===== Material

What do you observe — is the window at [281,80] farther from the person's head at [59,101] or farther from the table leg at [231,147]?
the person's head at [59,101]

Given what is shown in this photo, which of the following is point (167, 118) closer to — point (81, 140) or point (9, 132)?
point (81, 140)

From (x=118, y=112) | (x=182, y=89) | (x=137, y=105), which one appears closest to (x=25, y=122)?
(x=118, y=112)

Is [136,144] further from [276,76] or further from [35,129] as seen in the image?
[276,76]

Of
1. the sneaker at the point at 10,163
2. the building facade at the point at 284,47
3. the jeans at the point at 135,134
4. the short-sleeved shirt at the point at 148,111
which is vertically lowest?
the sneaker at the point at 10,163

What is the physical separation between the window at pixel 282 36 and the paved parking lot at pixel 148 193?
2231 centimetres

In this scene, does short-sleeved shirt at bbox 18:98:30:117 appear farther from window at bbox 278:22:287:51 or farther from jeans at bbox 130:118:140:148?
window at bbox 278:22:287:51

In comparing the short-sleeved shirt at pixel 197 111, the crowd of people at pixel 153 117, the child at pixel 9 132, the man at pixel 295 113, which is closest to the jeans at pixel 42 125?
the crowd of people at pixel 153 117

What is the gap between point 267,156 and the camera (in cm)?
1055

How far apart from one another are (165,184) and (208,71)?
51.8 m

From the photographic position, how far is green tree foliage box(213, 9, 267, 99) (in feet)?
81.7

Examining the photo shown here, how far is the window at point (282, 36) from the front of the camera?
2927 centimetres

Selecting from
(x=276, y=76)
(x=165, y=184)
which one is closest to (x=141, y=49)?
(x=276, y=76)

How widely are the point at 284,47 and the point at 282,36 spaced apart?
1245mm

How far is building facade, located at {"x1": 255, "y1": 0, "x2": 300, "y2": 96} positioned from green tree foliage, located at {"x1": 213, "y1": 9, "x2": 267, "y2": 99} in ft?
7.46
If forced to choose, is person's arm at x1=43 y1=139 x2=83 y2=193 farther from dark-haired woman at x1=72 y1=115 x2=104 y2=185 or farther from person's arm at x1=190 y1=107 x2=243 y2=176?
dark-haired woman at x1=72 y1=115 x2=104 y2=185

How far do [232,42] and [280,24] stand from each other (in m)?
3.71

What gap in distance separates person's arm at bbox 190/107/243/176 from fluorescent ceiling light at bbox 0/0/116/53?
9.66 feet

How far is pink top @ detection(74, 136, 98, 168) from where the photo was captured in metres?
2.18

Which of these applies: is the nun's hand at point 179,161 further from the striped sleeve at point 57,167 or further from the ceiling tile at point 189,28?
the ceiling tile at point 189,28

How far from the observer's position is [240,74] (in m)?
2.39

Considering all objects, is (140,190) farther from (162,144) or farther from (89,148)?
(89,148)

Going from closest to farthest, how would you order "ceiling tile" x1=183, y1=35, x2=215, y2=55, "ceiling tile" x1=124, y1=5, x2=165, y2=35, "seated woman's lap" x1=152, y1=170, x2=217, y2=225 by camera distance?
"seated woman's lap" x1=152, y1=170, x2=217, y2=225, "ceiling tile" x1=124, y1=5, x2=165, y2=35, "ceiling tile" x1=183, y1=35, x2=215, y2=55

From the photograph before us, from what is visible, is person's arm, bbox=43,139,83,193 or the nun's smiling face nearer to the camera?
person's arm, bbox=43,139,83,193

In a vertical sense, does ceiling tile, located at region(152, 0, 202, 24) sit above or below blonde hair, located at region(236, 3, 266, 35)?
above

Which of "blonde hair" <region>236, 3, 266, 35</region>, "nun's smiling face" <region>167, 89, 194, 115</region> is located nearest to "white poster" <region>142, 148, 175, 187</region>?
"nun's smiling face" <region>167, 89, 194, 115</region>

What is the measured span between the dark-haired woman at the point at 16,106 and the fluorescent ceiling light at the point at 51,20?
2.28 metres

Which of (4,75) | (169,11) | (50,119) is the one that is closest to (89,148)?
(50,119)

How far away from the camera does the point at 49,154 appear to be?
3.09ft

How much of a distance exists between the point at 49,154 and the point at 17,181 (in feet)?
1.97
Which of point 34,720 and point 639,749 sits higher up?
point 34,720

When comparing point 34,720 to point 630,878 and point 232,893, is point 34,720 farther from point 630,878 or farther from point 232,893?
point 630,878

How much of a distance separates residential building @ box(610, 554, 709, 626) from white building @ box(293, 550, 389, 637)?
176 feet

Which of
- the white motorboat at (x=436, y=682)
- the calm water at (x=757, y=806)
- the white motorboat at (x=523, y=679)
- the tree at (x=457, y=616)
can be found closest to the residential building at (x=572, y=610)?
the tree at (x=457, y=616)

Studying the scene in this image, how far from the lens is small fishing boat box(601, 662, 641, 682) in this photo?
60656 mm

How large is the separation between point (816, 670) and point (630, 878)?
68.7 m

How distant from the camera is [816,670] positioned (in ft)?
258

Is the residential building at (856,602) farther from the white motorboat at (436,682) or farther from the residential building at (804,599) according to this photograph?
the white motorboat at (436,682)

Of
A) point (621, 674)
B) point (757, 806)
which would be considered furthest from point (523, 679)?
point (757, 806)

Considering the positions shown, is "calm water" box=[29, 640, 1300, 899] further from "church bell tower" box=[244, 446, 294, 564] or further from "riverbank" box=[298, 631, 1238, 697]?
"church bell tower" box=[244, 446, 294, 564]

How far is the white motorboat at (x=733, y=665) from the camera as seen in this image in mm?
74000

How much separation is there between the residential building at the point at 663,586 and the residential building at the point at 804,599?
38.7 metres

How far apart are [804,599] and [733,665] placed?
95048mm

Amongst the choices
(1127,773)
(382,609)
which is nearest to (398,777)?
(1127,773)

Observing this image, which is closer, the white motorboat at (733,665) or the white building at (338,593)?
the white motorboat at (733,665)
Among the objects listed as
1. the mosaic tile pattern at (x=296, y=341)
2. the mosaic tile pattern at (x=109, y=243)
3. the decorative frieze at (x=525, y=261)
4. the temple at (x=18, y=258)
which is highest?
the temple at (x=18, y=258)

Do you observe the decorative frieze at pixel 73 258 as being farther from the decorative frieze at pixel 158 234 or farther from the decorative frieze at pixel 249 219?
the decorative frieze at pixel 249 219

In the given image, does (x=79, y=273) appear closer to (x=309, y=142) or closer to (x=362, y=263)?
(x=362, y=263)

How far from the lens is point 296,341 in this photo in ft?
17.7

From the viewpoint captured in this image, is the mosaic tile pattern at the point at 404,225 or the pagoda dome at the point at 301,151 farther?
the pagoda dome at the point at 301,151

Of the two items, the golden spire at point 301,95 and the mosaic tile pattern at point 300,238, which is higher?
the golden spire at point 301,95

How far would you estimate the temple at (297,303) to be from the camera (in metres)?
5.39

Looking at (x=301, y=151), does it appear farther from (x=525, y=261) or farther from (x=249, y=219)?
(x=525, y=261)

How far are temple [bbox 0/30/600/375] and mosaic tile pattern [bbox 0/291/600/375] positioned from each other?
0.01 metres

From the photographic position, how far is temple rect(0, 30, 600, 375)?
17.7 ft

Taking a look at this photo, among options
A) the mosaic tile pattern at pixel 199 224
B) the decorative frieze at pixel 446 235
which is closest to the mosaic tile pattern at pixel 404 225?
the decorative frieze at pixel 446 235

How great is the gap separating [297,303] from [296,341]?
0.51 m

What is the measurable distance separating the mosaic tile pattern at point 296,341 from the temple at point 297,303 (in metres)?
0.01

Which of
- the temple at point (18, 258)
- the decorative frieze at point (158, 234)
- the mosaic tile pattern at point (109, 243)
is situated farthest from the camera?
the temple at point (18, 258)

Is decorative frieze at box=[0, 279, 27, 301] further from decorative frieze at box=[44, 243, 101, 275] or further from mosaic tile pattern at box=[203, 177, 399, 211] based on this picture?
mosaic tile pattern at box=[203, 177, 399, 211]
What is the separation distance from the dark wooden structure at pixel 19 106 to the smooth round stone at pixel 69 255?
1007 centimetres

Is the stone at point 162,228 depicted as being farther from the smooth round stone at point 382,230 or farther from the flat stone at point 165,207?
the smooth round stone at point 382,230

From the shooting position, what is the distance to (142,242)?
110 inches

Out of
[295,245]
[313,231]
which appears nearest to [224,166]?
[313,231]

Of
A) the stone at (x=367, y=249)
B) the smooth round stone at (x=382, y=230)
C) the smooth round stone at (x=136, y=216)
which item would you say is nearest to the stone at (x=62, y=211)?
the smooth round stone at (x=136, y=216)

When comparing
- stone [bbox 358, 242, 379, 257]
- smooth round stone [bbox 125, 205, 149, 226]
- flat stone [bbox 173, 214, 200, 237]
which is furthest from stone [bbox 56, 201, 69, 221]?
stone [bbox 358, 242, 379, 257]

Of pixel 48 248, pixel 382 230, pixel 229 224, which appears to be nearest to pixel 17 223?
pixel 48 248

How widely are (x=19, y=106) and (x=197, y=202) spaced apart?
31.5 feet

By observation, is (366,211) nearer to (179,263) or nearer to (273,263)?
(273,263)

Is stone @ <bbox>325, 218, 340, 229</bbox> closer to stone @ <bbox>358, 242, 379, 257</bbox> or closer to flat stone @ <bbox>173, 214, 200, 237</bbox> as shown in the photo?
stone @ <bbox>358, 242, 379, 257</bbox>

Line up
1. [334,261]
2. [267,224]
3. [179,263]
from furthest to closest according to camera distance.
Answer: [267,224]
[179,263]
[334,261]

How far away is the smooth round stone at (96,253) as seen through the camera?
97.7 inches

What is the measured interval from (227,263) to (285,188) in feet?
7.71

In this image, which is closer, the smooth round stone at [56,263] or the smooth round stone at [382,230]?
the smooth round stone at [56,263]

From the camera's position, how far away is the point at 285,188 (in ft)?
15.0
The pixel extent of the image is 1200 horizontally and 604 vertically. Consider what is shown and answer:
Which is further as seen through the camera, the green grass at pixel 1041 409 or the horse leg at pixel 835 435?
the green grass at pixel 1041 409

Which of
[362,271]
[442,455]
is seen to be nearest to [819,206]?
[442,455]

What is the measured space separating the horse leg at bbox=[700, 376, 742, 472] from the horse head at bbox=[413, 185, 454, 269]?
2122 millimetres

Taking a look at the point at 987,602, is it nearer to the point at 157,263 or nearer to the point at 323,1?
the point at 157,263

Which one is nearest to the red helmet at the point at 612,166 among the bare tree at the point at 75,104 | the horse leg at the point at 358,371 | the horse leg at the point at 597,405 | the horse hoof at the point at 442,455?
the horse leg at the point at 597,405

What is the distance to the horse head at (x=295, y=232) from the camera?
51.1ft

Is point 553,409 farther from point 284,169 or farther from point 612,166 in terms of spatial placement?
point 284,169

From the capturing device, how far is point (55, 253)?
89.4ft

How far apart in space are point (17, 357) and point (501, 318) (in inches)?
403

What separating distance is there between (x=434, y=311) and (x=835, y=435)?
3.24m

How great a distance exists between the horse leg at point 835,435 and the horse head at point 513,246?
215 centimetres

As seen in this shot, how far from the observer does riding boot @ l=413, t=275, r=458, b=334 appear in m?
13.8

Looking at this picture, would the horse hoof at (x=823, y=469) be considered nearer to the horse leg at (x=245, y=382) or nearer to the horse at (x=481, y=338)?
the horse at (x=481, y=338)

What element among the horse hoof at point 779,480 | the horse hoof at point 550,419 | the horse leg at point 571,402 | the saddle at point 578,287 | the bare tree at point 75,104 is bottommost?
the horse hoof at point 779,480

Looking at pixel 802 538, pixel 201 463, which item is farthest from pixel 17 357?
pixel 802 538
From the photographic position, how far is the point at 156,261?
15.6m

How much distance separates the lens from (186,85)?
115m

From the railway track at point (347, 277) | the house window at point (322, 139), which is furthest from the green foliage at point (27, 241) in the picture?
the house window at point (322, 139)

==========

> _Given task_
Nothing but the lines from the one with "Looking at pixel" through the last line should be repeated, each exactly as it stands.

> _Task result_
Looking at pixel 802 538, pixel 201 463, which item is farthest from pixel 17 357?
pixel 802 538
From the photographic position, how far is the point at 156,261?
15.6m

How much distance separates the lens from (186,85)?
115m

From the railway track at point (347, 277) | the house window at point (322, 139), which is furthest from the green foliage at point (27, 241) in the picture?
the house window at point (322, 139)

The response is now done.